For this you need 1000 sample lines of CRM Data.

Open the Mockaroo Template by going to https://www.mockaroo.com/12674210.

On the template, you'll notice the following fields:

  • id

  • first_name

  • last_name

  • email

  • gender

  • birthDate

  • home_latitude

  • home_longitude

  • country_code

  • city

  • country

All these fields have been defined to produce data that is compatible with Platform.

To generate your CSV-file, click the Download Data button which will give you a CSV-file with 1000 lines of demo-data.

Open your CSV-file in Microsoft Excel to visualize its contents.

With your CSV-file ready, you can proceed with mapping it against XDM.

2.4.2 Verify the CRM Onboarding Dataset in Adobe Experience Platform

Open Adobe Experience Platform and go to Datasets.

Before you continue, you need to select a sandbox. The sandbox to select is named --module2sandbox--. You can do this by clicking the text Production Prod in the blue line on top of your screen. After selecting the appropriate sandbox, you'll see the screen change and now you're in your dedicated sandbox.

In Adobe Experience Platform, click on Datasets in the menu on the left side of your screen.

You're going to use a shared dataset based in this enablement. The shared dataset has been created already and is called Demo System - Profile Dataset for CRM (Global v1.1).

Open the dataset Demo System - Profile Dataset for CRM (Global v1.1).

On the overview screen, you can see 3 main pieces of information.

First of all, the Dataset Activity dashboard shows the total number of CRM records in the dataset and the ingested batches and their status

Second, by scrolling down on the page you can check when batches of data were ingested, how many records were onboarded and also, whether or not the batch was successfully onboarded.
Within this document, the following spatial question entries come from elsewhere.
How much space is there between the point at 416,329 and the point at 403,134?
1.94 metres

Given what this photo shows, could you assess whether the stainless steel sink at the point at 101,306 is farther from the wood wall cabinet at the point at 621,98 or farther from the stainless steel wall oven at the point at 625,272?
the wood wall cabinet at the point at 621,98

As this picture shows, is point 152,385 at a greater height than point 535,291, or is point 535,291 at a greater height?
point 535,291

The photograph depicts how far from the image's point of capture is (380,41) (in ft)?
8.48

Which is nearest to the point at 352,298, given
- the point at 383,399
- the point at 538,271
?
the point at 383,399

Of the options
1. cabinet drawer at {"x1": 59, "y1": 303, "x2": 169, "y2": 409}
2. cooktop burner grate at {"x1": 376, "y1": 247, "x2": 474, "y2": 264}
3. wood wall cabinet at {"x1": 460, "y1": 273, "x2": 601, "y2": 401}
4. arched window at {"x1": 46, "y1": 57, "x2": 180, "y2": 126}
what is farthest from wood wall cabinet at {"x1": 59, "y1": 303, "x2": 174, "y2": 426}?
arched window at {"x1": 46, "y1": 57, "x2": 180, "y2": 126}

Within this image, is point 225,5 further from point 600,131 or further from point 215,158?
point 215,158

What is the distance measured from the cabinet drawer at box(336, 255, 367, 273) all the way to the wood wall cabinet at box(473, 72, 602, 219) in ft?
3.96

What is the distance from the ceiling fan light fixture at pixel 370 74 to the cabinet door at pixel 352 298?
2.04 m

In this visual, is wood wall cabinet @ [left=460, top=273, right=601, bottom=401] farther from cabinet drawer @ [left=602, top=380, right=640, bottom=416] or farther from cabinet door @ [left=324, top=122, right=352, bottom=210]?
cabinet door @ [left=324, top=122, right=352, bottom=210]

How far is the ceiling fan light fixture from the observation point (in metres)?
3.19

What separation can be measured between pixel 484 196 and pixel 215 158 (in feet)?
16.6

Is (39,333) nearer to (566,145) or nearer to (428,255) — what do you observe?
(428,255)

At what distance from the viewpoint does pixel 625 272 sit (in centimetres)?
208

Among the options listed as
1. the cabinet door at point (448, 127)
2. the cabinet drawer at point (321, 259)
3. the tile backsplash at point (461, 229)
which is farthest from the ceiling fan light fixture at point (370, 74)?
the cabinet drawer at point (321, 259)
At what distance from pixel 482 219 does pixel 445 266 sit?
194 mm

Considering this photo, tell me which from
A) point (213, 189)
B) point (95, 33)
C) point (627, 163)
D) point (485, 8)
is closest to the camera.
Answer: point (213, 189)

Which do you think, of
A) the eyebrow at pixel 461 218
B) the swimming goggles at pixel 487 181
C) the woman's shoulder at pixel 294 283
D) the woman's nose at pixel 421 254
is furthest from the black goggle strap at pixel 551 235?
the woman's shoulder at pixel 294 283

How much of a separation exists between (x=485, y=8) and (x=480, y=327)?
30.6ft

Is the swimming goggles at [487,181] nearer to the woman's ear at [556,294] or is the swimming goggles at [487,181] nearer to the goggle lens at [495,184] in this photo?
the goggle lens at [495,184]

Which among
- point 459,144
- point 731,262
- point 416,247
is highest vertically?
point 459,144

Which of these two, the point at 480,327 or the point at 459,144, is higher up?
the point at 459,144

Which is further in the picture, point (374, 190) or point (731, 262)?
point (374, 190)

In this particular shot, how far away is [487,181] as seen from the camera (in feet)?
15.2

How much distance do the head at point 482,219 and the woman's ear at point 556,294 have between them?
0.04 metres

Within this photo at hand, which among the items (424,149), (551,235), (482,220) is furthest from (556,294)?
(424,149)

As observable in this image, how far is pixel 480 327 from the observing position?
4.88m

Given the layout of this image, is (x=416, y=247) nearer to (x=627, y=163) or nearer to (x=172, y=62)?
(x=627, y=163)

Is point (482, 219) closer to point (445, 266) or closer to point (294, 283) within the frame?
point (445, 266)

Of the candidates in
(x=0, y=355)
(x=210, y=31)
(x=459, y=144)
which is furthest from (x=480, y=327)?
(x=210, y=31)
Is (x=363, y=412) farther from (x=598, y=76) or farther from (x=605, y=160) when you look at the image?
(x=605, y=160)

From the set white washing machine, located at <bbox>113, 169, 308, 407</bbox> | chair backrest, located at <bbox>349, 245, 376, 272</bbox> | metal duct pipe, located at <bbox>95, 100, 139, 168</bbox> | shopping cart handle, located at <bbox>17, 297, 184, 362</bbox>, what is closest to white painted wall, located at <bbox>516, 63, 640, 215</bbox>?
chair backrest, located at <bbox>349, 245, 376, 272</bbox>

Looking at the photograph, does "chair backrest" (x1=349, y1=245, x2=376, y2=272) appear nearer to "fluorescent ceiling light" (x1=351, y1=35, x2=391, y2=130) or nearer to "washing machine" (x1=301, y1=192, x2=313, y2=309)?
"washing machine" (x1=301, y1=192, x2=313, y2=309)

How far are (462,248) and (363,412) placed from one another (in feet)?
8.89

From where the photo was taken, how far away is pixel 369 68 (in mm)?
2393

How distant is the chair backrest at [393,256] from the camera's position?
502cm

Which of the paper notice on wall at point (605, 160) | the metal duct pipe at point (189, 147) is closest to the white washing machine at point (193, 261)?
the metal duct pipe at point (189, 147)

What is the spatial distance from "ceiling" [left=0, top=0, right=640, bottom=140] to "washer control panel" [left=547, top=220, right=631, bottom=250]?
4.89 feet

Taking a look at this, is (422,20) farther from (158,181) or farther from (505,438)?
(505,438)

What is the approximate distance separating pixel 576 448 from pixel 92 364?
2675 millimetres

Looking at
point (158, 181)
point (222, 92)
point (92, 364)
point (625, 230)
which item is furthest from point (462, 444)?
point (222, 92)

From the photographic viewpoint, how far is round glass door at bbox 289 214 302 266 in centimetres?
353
The Batch ID is the identifier for a specific batch job, and the Batch ID is important as it can be used for troubleshooting why a specific batch was not successfully onboarded.
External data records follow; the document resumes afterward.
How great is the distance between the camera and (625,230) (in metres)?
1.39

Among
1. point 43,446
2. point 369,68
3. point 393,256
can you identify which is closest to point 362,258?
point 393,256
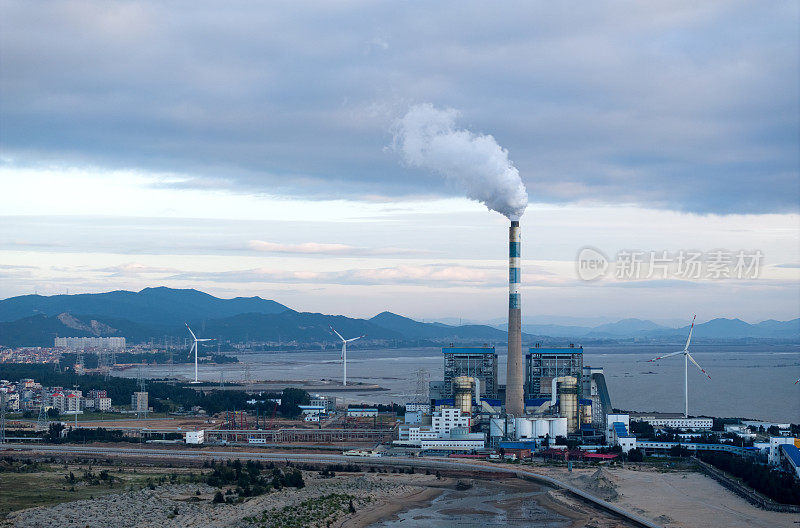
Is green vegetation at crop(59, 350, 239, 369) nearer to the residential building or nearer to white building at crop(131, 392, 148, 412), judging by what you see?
the residential building

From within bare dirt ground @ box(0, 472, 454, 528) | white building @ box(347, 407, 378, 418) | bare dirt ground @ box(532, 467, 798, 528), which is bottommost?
bare dirt ground @ box(0, 472, 454, 528)

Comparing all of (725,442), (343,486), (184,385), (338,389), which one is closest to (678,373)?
(338,389)

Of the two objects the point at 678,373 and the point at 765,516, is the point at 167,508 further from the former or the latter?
the point at 678,373

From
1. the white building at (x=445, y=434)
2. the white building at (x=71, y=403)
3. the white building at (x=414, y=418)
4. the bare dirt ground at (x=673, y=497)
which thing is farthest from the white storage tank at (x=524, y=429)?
the white building at (x=71, y=403)

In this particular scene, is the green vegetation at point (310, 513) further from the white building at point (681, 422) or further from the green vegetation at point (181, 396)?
the green vegetation at point (181, 396)

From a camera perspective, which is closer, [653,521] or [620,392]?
[653,521]

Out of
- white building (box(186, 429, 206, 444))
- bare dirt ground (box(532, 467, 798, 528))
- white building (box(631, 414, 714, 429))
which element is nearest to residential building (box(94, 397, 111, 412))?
white building (box(186, 429, 206, 444))
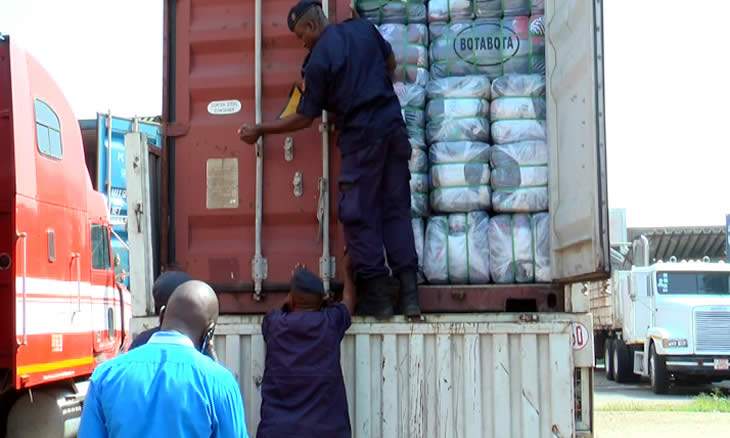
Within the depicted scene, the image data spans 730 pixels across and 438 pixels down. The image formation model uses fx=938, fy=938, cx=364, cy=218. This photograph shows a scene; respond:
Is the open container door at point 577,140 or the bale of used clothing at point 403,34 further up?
the bale of used clothing at point 403,34

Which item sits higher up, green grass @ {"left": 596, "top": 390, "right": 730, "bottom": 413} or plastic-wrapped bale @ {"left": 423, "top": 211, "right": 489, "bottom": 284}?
plastic-wrapped bale @ {"left": 423, "top": 211, "right": 489, "bottom": 284}

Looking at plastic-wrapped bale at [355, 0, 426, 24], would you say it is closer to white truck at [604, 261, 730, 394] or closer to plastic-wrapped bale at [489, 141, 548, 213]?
plastic-wrapped bale at [489, 141, 548, 213]

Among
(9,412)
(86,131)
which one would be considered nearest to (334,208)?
(9,412)

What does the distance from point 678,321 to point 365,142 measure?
13.1m

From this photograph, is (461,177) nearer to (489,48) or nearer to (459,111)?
(459,111)

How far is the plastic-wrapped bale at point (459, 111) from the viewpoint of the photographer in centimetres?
489

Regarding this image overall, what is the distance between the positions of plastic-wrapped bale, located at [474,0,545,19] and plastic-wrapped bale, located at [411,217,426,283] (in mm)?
1200

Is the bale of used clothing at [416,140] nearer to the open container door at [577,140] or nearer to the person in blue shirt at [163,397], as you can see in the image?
the open container door at [577,140]

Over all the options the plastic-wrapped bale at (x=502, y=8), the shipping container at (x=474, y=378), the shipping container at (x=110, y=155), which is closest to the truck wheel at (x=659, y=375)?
the shipping container at (x=110, y=155)

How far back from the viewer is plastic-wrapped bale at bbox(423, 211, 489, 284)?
4777 millimetres

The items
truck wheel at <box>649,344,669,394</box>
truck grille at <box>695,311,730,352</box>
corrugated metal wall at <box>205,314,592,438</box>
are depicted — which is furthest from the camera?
truck wheel at <box>649,344,669,394</box>

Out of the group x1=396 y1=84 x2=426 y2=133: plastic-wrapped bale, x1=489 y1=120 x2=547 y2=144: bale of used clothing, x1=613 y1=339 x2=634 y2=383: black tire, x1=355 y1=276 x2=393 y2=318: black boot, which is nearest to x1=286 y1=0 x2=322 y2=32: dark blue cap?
x1=396 y1=84 x2=426 y2=133: plastic-wrapped bale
Lastly, the Dataset Info tab shows important information like the Dataset ID (again, important from a troubleshooting perspective), the Dataset's Name and whether the dataset was enabled for Profile.

The most important setting here is the link between the dataset and the Schema. The Schema defines what data can be ingested and how that data should look like.

In this case, we're using the Demo System - Profile Schema for CRM (Global v1.1), which is mapped against the class of Profile and has implemented extensions, also called field groups.

By clicking on the name of the schema, you're taken to the Schema overview were you can see all the fields that have been activated for this schema.

Every schema needs to have a custom, primary descriptor defined. In the case of our CRM dataset, the schema has defined that the field crmId should be the primary identifier. If you want to create a schema and link it to the Real-time Customer Profile, you need to define a custom Field Group that refers to your primary descriptor.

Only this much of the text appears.